For the problem arises acutely only when we start asking about the existence of
sub-microscopic entities, i.e. things which by all normal standards are
invisible. In the nature of the case, to produce a neutrino must be a more
sophisticated business than producing a dodo or a nine-foot man. Our problem is
accordingly complicated by the need to decide what is to count as 'producing’ a
neutrino, a field or a gene. It is not obvious what sorts of thing ought to
count: certain things are, however, generally regarded by scientists as
acceptable for instance, cloud-chamber pictures of a-ray tracks, electron
microscope photographs or, as a second-best, audible clicks from a Geiger
counter. They would regard such striking demonstrations as these as
sufficiently like being shown a live dodo on the lawn to qualify as evidence of
the existence of the entities concerned. And certainly, if we reject these as
insufficient, it is hard to see what more we can reasonably ask for: if the
term 'exists’ is to have any application to such things, must not this be it?

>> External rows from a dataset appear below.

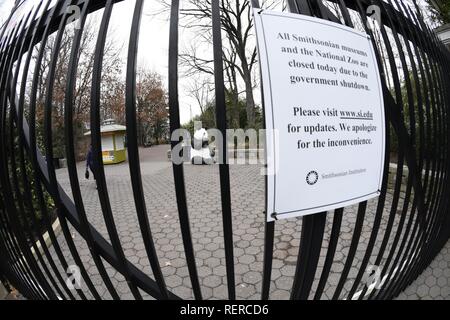 New York, USA. 22 janvier 2019. La photo prise le 2 janvier 2019 montre une porte fermée du parc zoologique national Smithsonian à Washington, DC, aux Etats-Unis. Le gouvernement continue d'arrêt partiel, qui est déjà la plus longue de l'histoire des États-Unis, a commencé le 22 décembre 2018, comme la Maison Blanche et les dirigeants du Congrès démocratique n'a pas réussi à s'entendre sur un budget pour financer le mur de la frontière États-Unis-Mexique, une promesse faite par le Président Donald Trump lors de sa campagne. Banque D'Images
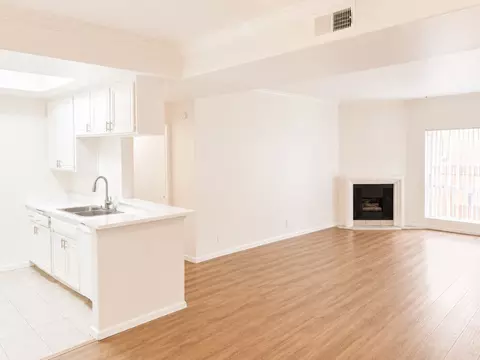 5405 Kester Ave #110, Los Angeles, CA 91411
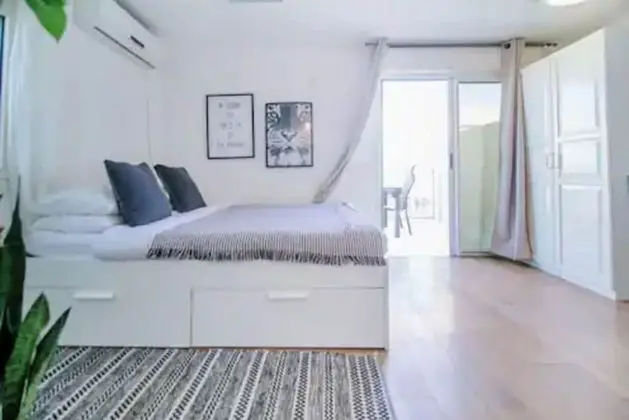 Two rooms with 2 Balconies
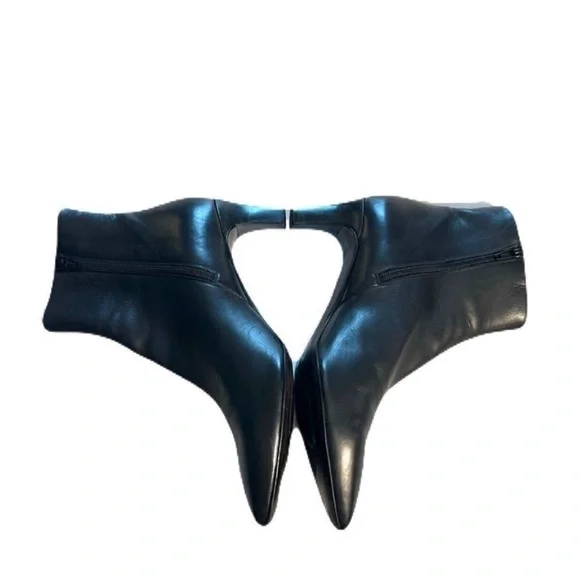 Agl Leather Pointed Toe Ankle Boots - Picture 4 of 9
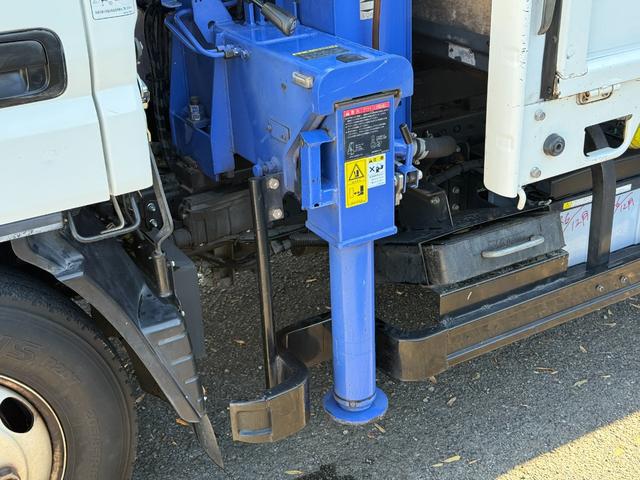キャンター TADANO4段クレーン平ボディ フックイン ラジコン付き 容量2.63t 5MT 2t バックカメラ 1年車検付き NOx・PM適合車(16枚目)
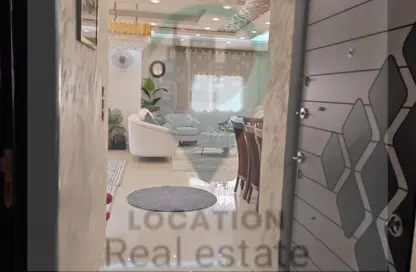 شقة - 3 غرف نوم - 2 حمامات للبيع في الحي الخامس - مدينة العبور - القليوبية شقة - 3 غرف نوم - 2 حمامات للبيع في الحي الخامس - مدينة العبور - القليوبية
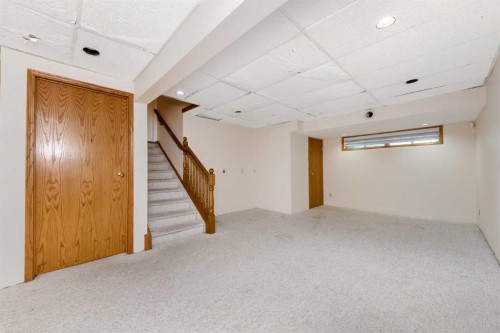 119 Pasadena Green Ne, Calgary, AB 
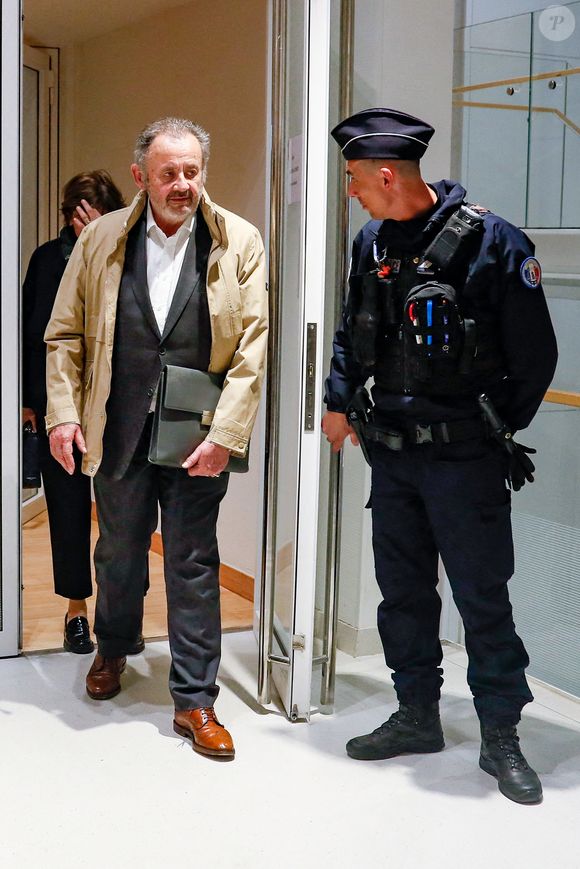 Guillaume Sarkozy et sa femme Sylvie Vever à la sortie du dernier jour du procès pour des accusations de financement illégal de la campagne présidentielle victorieuse de 2007, décision le 25 septembre pour Nicolas Sarkozy et ses coprévenus, au tribunal de Paris, France, le 8 avril 2025. © Christophe Clovis/Bestimage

What if no such demonstration
were possible? If one could not show, visibly, that neutrinos existed, would
that necessarily be the end of them? Not at all; and it is worth noticing what
happens when a demonstration of the preferred type is not possible, for then
the difference between talking about the existence of electrons or genes, and
talking about the existence of dodos, unicorns or nine-foot men becomes
all-important. If, for instance, I talk plausibly about unicorns or nine-foot
men and have nothing to show for them, so that I am utterly unable to say, when
challenged, under what circumstances a specimen might be, or might have been
seen, the conclusion may reasonably be drawn that my nine-foot men are
imaginary and my unicorns a myth. In either case, the things I am talking about
may be presumed to be non-existent, i.e. are discredited and can be written
off. But in the case of atoms, genes and the like, things are different: the
failure to bring about or describe circumstances in which one might point and
say, "There's one!", need not, as with unicorns, be taken as
discrediting them. Not all those theoretical entities which cannot be shown to
exist need be held to be non-existent: there is for them a middle way. Certainly
we should hesitate to assert that any theoretical entity really existed until a
photograph or other demonstration had been given. But, even if we had reason to
believe that no such demonstration ever could be given, it would be too much to
conclude that the entity was non-existent; for this conclusion would give the
impression of discrediting something that, as a fertile explanatory concept,
did not necessarily deserve to be discredited. To do so would be like refusing
to take any notice of contour lines because there were no visible marks
corresponding to them for us to point to on the ground.